Britain’s financial regulator has ordered Binance, one of the world’s largest cryptocurrency exchanges, to stop all regulated activity and issued a warning to consumers about the platform which is coming under growing scrutiny globally.
In a notice dated June 25, the Financial Conduct Authority (FCA) said Binance Markets Ltd, Binance’s UK entity, “must not, without the prior written consent of the FCA, carry out any regulated activities…with immediate effect”.
Binance is yet to respond to the order.
While trading of cryptocurrencies is not directly regulated in Britain, offering services such as trading in cryptocurrency derivatives does require authorisation.

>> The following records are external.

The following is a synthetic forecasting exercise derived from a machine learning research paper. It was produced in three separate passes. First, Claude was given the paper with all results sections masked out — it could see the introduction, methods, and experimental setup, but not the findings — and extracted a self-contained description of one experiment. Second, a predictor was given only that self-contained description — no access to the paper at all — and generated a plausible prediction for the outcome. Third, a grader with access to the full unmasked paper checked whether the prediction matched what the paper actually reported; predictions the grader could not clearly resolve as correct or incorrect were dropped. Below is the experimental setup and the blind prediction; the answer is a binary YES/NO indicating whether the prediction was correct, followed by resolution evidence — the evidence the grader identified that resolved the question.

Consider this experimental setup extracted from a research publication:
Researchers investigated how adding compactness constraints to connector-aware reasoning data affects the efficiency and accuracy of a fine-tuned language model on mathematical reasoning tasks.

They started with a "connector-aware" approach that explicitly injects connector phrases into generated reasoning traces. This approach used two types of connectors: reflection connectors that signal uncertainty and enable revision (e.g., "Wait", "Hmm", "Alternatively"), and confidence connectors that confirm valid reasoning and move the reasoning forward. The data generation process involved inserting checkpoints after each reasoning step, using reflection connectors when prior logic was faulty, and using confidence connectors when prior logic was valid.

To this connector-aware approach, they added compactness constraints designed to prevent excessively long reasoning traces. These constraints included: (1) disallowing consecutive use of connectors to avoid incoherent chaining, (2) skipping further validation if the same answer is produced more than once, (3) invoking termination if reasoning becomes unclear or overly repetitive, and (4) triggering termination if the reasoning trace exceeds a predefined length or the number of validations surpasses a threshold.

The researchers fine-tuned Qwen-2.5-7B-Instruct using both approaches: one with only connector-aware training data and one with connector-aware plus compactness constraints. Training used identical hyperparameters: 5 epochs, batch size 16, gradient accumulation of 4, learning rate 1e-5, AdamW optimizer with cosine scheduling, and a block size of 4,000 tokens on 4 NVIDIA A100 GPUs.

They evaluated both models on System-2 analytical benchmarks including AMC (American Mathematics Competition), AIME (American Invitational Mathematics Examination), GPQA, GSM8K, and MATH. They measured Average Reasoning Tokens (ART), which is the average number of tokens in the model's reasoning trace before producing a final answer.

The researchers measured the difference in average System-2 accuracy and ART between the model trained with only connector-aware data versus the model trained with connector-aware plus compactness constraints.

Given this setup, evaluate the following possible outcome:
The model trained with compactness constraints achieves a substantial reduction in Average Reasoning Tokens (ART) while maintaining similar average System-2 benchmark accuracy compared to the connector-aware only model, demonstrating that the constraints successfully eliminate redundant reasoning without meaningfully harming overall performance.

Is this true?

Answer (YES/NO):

The FCA has told Binance that by June 30 it must display a notice stating “BINANCE MARKETS LIMITED IS NOT PERMITTED TO UNDERTAKE ANY REGULATED ACTIVITY IN THE UK” on its website and social media channels.
It must also secure and preserve all records relating to UK consumers and inform the FCA this has been done by July 2.
The regulator did not explain why it taken the measures against Binance, which has said previously that it takes its legal obligations “very seriously” and engages “with regulators and law enforcement in a collaborative fashion”.
The FCA is stepping up its oversight of cryptocurrency trading, which has soared in popularity in the Britain along with other countries around the globe.
Since January, the FCA has required all firms offering cryptocurrency-related services to register and show they comply with anti-money laundering rules. However earlier this month it said that just five firms had registered, and that the majority were not yet compliant.
Japan’s regulator said on June 25 that Binance was operating in the country illegally, a notice posted on Japan’s Financial Services Agency website showed.
Last month, Bloomberg reported that officials from the U.S. Justice Department and Internal Revenue Service who probe money laundering and tax offences had sought information from individuals with insight into Binance’s business.
In April, Germany’s financial regulator BaFin warned the exchange risked being fined for offering digital tokens without an investor prospectus.